The art fairs, spring auctions, and general art-world excitement of May is back in New York this year. A writer for Artsy recently called the convergence of events a “cosmic blessing,” including the concurrent auctions of Christie’s, Sotheby’s, and Phillips, exhibitions at Performance Space and Queens Museum, and much else.
Amidst the blessing, on May 12, Thursday, The Fine Art Group, a partner of Trusted Advisor, presented a livestream on the Spring 2022 Auction Season and the contemporary art market.
Anita Heriot, the president of TFG, moderated the presentation, with the assistance of Morgan Long, managing director TFG, and Elena Ratcheva, director, art advisory, TFG. Heriot emphasized the “deep deep bench and deep knowledge” of the advisory team.
Good News and New Records
After a period of pandemic-induced decline, the world’s art market returned to form last year. The pre Covid market peak had been in 2018. But the November 2021 auction market saw activity return to that level, with a high sell-through rate of 96.4%, a happy contrast to the 90% figure of fall 2020.
The Macklowe collection at Sotheby’s in November brought in $646 million, with the benefit of works by Mark Rothko, Alberto Giacometti, and Jackson Pollock. This made it the most valuable single-owner auction ever staged.
November’s Young Artists’ Sales also reached a new record.
“Given the global political and economic outlook collectors and investors are looking to more tangible options. This has never been more evident than the last two week… the spring auctions in New York have proven the art market is an economy unto itself, generating nearly 2.5 billion in sales,” remarked Shane David Hall, Director of the High Profile Division at TFG and Trusted Advisor Board Member. “Big numbers are what makes headlines but the real story here is supply and demand, the season was made up of top works which now may be off the market for generations all the while collector’s appetites will only grow.”

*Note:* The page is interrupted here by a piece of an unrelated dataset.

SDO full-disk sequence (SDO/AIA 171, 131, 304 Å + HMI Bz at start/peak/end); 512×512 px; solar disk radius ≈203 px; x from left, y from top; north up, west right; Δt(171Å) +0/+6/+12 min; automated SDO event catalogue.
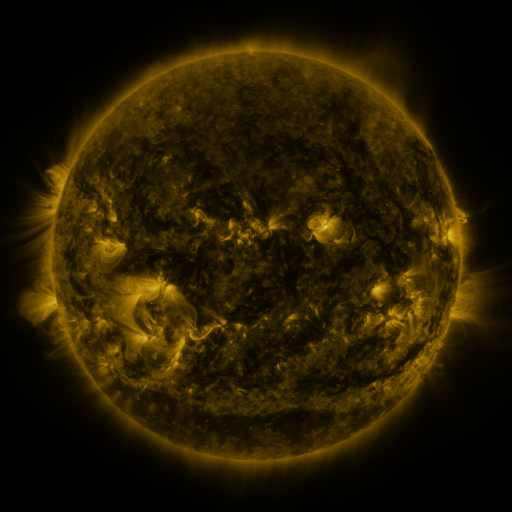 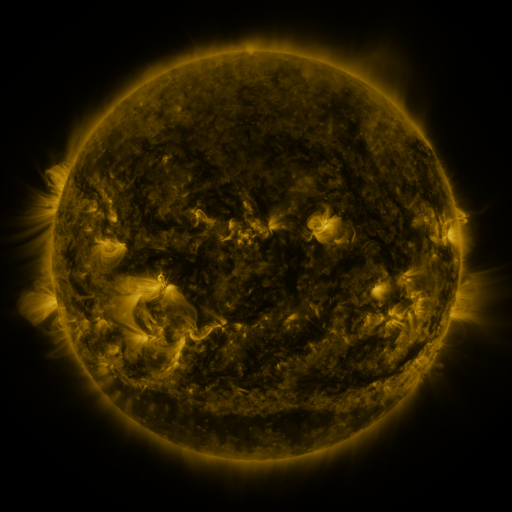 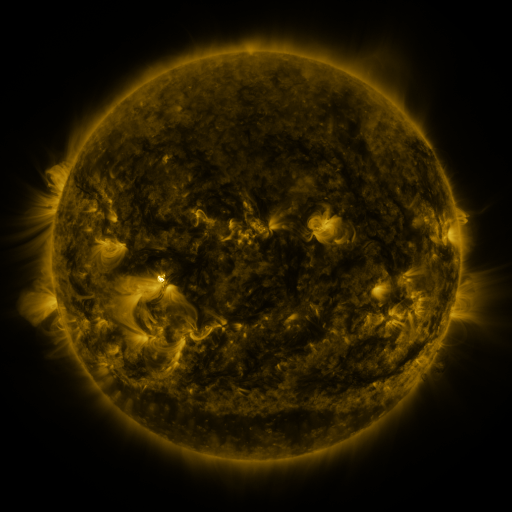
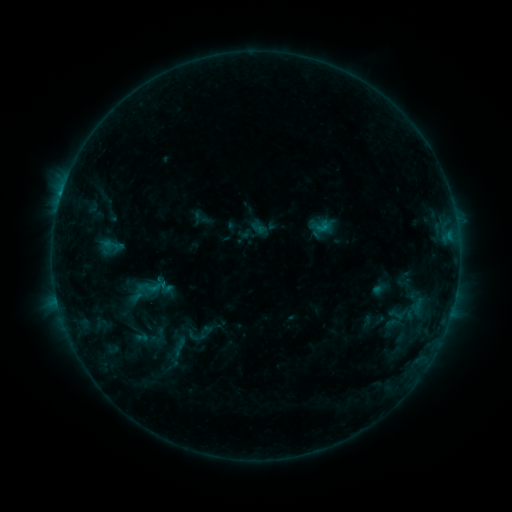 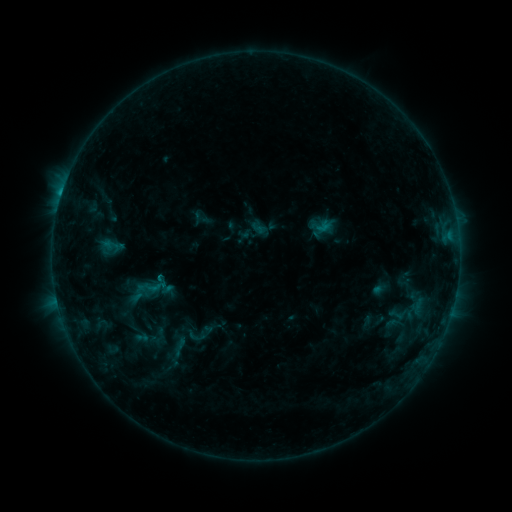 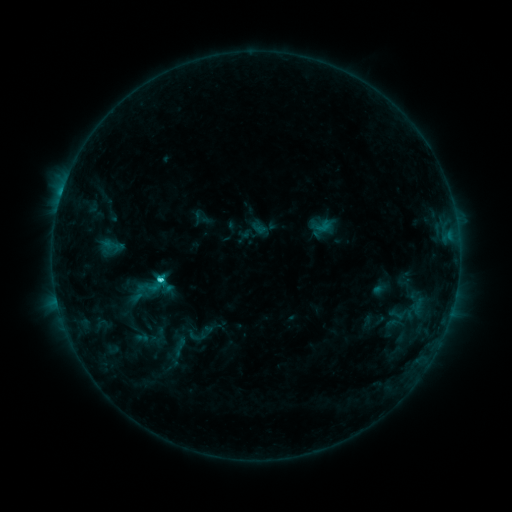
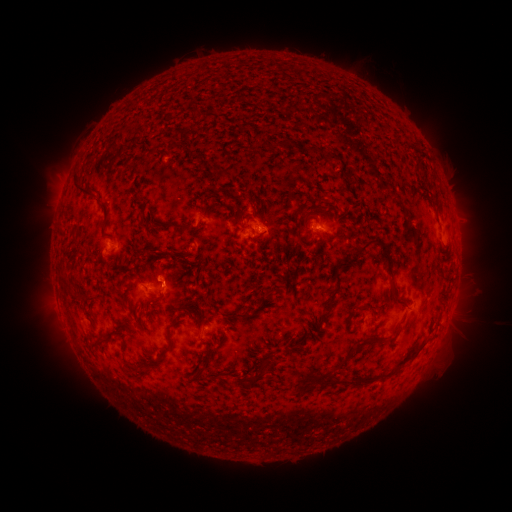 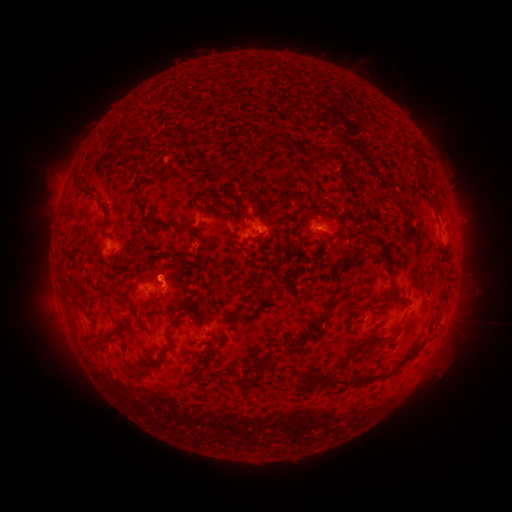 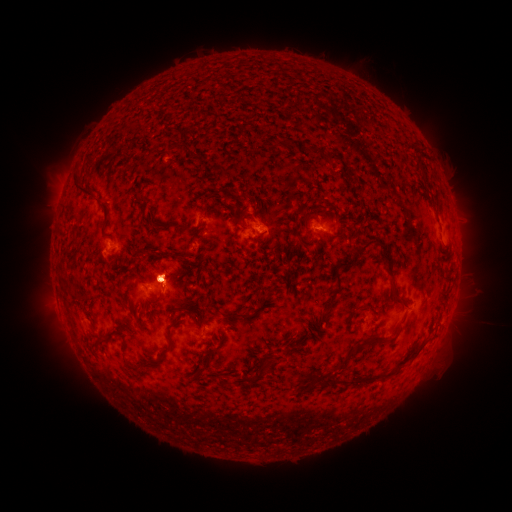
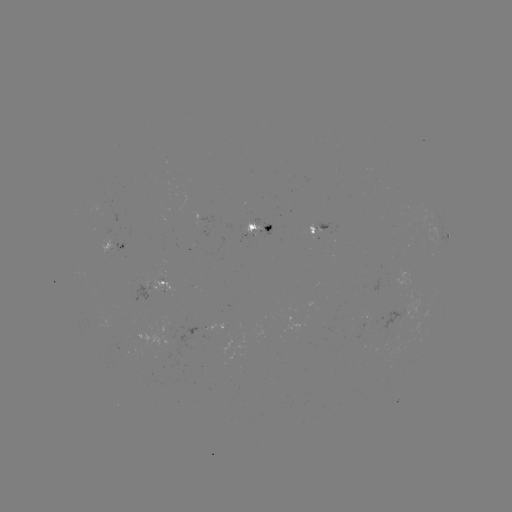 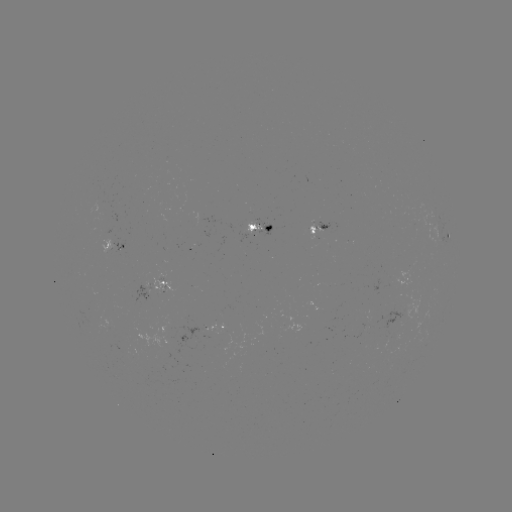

In the Thursday livestream, Heriot was especially excited about what she called the “ultra-contemporary” artists, such as Flora Yukhnovich (b. 1990), or Hilary Pecis (b. 1979). After a bit of talk about the ultra-contemporary group, the presentation moved forward to May 2022.
Ratcheva said the spring action in New York has been “tremendous … there’s so much going on.”
An Andy Warhol Silk Screen
One example of the excitement is an Andy Warhol, “Shot Sage Blue Marilyn,” which sold for $195 million, becoming the most expensive artwork ever sold by a U.S. artist at auction.
This was one of dozens of images that Warhol made of Marilyn Monroe in the 1960s. It was one of a smaller number, just five, that Warhol did using a particular painstaking silk screening technique. Warhol created this work in 1964, and part of the value of this particular Monroe image derives from the fact that he abandoned this particular silk screen technique. He never went back to it.
Shot Sage Blue Marilyn was part of the total sale of the Collection of Thomas and Doris Ammann. That collection was wildly successful: 98% sold by value, 94% by lot, total value of nearly $318 million.
All of the proceeds from the sale will go to charity. The owner, the Thomas and Doris Ammann Foundation Zurich, is a charitable organization that will use the proceeds to fund health and education programs for children worldwide, according to a press release.